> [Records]
----

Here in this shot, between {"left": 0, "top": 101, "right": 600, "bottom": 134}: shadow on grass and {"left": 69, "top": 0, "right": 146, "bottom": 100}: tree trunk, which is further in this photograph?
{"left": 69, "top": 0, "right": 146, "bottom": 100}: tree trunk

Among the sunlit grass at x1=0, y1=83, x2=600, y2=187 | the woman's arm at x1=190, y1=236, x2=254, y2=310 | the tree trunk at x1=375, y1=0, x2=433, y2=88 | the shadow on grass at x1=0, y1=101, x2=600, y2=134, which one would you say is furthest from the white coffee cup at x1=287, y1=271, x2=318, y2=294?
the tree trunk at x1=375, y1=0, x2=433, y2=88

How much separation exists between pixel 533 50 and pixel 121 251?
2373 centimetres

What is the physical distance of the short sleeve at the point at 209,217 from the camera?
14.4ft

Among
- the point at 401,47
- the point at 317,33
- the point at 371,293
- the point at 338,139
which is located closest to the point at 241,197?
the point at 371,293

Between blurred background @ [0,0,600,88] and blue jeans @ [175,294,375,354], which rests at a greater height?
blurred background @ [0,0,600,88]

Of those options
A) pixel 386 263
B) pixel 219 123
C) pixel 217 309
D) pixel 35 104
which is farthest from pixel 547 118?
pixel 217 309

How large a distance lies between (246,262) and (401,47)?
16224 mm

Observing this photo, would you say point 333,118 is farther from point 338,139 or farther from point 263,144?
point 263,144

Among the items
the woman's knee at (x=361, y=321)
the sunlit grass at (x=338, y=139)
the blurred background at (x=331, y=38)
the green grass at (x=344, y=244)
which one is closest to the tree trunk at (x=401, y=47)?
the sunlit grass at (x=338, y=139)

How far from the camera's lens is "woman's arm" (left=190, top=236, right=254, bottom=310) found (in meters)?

----

> [DO THIS] Quote everything from the line containing "Observing this photo, would" down to the end of the data above, reproducing each line word for word.

> [CORRECT RESPONSE]
Observing this photo, would you say point 333,118 is farther from point 338,139 or farther from point 263,144?
point 263,144

Among the items
the woman's knee at (x=361, y=321)
the sunlit grass at (x=338, y=139)
the blurred background at (x=331, y=38)
the green grass at (x=344, y=244)
which one is closest to the tree trunk at (x=401, y=47)?
the sunlit grass at (x=338, y=139)

How far from the camera's lens is "woman's arm" (left=190, top=236, right=254, bottom=310) found (in meters)?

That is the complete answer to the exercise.